DESCRIPTION OF THE TASK:
Only text belongs in your copy of the listing below; reproduce it exactly and leave out the pictures.

BEGIN

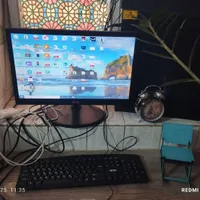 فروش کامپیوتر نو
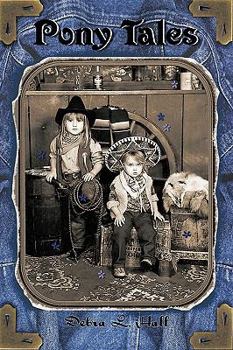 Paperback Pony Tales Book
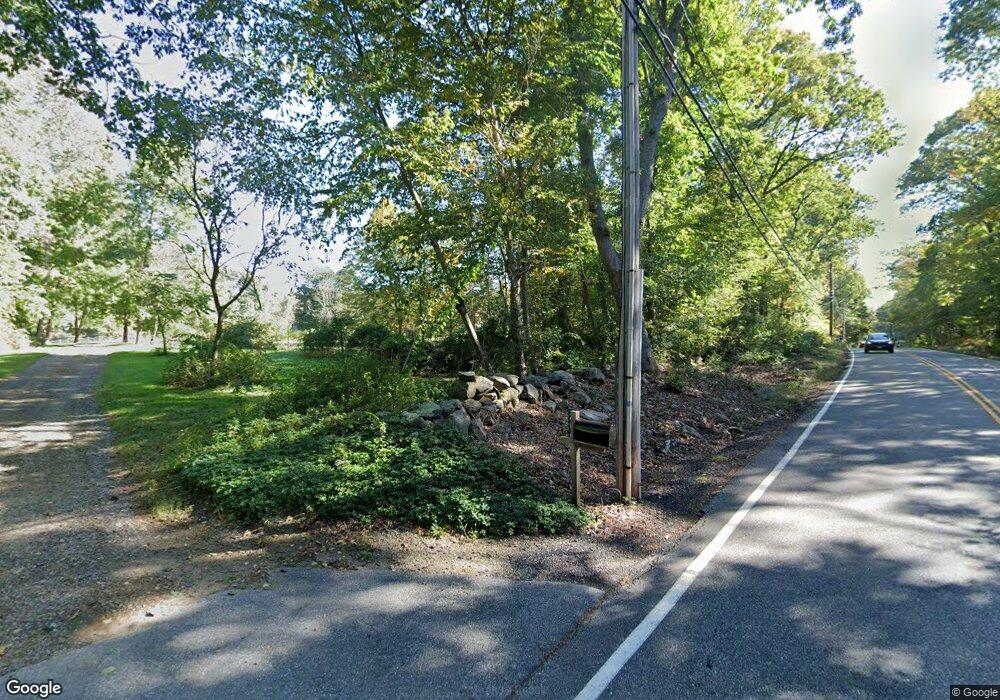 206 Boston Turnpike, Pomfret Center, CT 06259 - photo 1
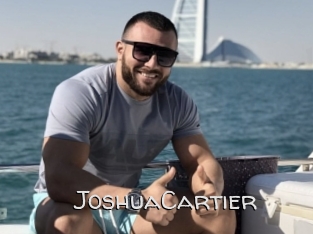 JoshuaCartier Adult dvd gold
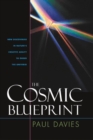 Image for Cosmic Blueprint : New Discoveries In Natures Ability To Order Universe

END

ANSWER TO THIS PROBLEM:
 فروش کامپیوتر نو
 Paperback Pony Tales Book
 206 Boston Turnpike, Pomfret Center, CT 06259 - photo 1
 JoshuaCartier Adult dvd gold
 Image for Cosmic Blueprint : New Discoveries In Natures Ability To Order Universe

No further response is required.